WORK TO COMPLETE: Rename "uefa champions league logo" to "tournament crest" everywhere in the records, and reproduce the records otherwise unchanged, leaving out the pictures.

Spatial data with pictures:
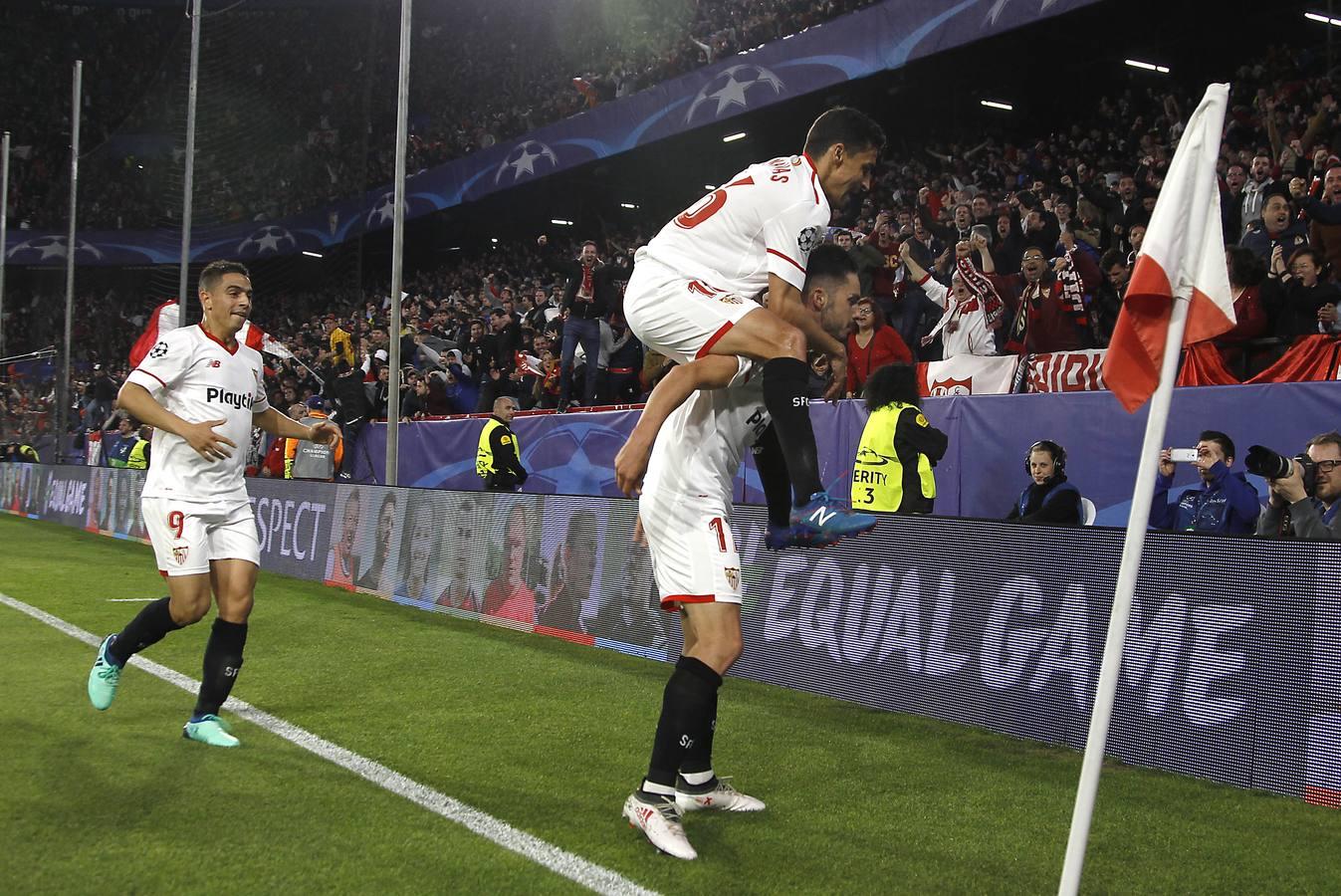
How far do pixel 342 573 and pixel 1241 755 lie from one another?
9.18 meters

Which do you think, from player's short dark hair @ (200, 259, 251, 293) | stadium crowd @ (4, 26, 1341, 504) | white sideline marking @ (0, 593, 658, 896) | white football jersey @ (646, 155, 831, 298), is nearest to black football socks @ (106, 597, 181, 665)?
white sideline marking @ (0, 593, 658, 896)

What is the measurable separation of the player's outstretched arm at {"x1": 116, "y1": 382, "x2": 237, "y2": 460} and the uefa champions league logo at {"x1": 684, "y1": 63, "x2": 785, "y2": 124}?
611 inches

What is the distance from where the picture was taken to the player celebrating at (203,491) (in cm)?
530

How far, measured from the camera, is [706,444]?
4.18m

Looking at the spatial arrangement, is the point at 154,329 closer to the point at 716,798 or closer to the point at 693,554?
the point at 693,554

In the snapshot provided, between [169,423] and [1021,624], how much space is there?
3.92 metres

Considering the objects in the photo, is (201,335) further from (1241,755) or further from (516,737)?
(1241,755)

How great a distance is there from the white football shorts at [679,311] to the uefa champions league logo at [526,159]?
70.4 ft

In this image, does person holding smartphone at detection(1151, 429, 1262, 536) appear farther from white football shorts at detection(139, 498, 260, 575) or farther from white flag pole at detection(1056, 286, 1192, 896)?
white football shorts at detection(139, 498, 260, 575)

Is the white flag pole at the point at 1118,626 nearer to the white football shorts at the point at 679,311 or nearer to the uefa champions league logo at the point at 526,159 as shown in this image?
the white football shorts at the point at 679,311

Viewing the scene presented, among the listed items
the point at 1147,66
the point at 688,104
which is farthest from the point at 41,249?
the point at 1147,66

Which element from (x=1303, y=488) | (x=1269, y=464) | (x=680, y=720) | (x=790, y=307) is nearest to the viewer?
(x=680, y=720)

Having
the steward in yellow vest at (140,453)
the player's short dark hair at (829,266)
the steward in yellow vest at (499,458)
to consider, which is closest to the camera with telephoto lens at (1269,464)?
the player's short dark hair at (829,266)

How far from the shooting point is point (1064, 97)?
63.3 feet
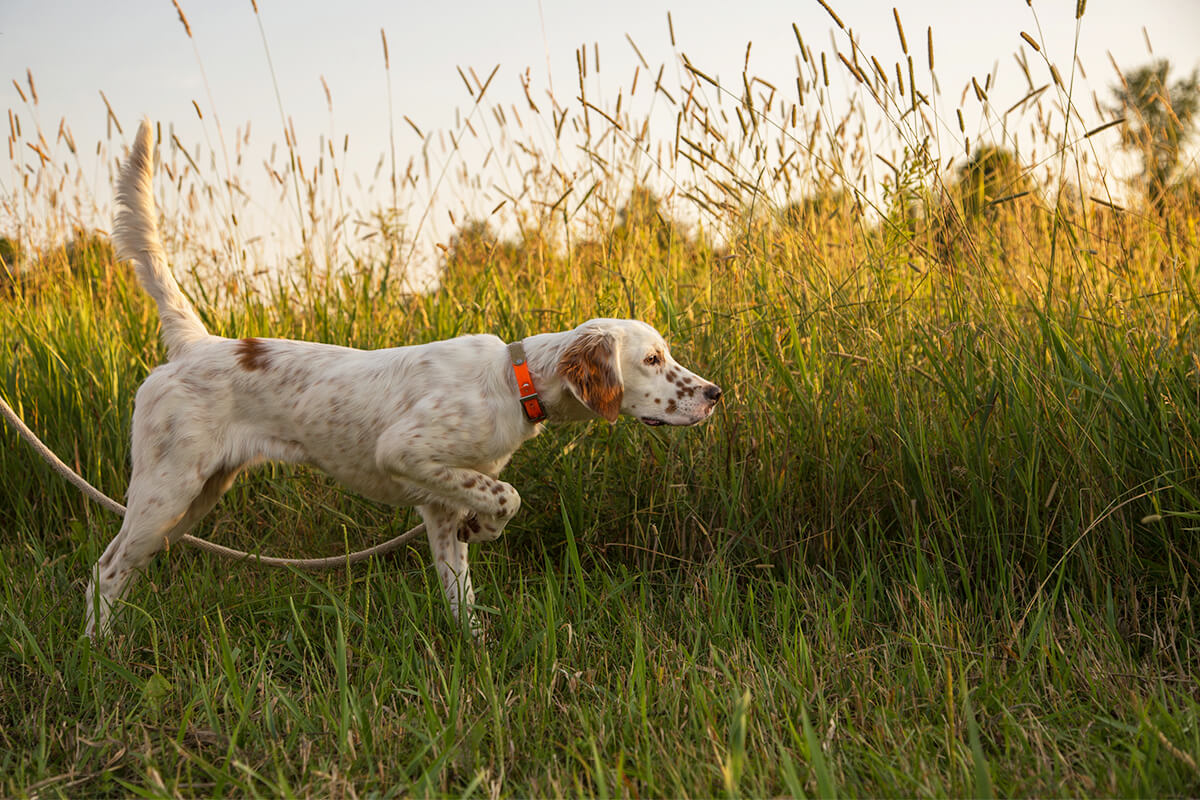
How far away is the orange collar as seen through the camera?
8.75 feet

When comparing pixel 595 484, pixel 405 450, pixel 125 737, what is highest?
pixel 405 450

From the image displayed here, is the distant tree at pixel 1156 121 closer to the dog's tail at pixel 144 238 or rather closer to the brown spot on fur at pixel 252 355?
the brown spot on fur at pixel 252 355

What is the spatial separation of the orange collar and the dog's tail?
1197 millimetres

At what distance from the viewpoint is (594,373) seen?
8.59 ft

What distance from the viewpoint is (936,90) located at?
112 inches

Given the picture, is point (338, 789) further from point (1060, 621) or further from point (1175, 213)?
point (1175, 213)

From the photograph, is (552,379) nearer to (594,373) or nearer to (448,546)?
(594,373)

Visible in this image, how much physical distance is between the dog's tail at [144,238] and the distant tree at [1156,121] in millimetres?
3211

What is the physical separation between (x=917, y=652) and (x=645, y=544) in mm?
1088


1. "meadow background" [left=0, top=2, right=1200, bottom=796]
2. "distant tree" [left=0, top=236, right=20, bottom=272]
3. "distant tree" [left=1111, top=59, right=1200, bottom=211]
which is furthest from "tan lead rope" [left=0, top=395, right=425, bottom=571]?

RESPONSE TO THE EXERCISE:
How far do pixel 342 573 and pixel 1241 755 lie from one another?
9.18 meters

Which do you think, from player's short dark hair @ (200, 259, 251, 293) | stadium crowd @ (4, 26, 1341, 504) | white sideline marking @ (0, 593, 658, 896) | white football jersey @ (646, 155, 831, 298), is nearest to black football socks @ (106, 597, 181, 665)?
white sideline marking @ (0, 593, 658, 896)

What is the measurable separation of the player's outstretched arm at {"x1": 116, "y1": 382, "x2": 237, "y2": 460} and the tournament crest at {"x1": 684, "y1": 63, "x2": 785, "y2": 124}?
611 inches

What is the distance from where the picture was taken to the player celebrating at (203,491) (in cm)?
530

How far, measured from the camera, is [706,444]?
4.18m

Looking at the spatial arrangement, is the point at 154,329 closer to the point at 716,798 or closer to the point at 693,554?
the point at 693,554

In the snapshot provided, between [169,423] and [1021,624], how much space is there?
3.92 metres

Considering the objects in the photo, is (201,335) further from (1241,755) or further from (516,737)?
(1241,755)

How great a distance is there from the white football shorts at [679,311] to the tournament crest at [526,159]?
70.4 ft

In this image, does person holding smartphone at detection(1151, 429, 1262, 536) appear farther from white football shorts at detection(139, 498, 260, 575) or farther from white flag pole at detection(1056, 286, 1192, 896)?
white football shorts at detection(139, 498, 260, 575)

Is the white flag pole at the point at 1118,626 nearer to the white football shorts at the point at 679,311 or nearer to the tournament crest at the point at 526,159 as shown in this image?
the white football shorts at the point at 679,311

Viewing the scene presented, among the listed items
the point at 1147,66
the point at 688,104
which is farthest from the point at 41,249?
the point at 1147,66

Which element from (x=1303, y=488) | (x=1269, y=464) | (x=680, y=720) | (x=790, y=307) is nearest to the viewer?
(x=680, y=720)

Having
the steward in yellow vest at (140,453)
the player's short dark hair at (829,266)
the steward in yellow vest at (499,458)
to consider, which is closest to the camera with telephoto lens at (1269,464)?
the player's short dark hair at (829,266)

How far from the shooting point is point (1064, 97)?
63.3 feet
How far away is the orange collar as seen through the camera?
8.75 feet

When comparing pixel 595 484, pixel 405 450, pixel 125 737, what is highest?
pixel 405 450

From the image displayed here, is the distant tree at pixel 1156 121 closer to the dog's tail at pixel 144 238 or rather closer to the brown spot on fur at pixel 252 355?
the brown spot on fur at pixel 252 355

What is the spatial separation of the orange collar and the dog's tail?
1197 millimetres

At what distance from the viewpoint is (594,373) seen?
8.59 ft

What distance from the viewpoint is (936,90) located at?
112 inches

Given the picture, is point (338, 789) further from point (1060, 621) or further from point (1175, 213)?
point (1175, 213)

From the photograph, is (552,379) nearer to (594,373) or nearer to (448,546)?
(594,373)

Visible in this image, how much physical distance is between the dog's tail at [144,238] and the distant tree at [1156,121] in millimetres?
3211

What is the physical separation between (x=917, y=652) and (x=645, y=544) in mm?
1088


1. "meadow background" [left=0, top=2, right=1200, bottom=796]
2. "distant tree" [left=0, top=236, right=20, bottom=272]
3. "distant tree" [left=1111, top=59, right=1200, bottom=211]
which is furthest from "tan lead rope" [left=0, top=395, right=425, bottom=571]?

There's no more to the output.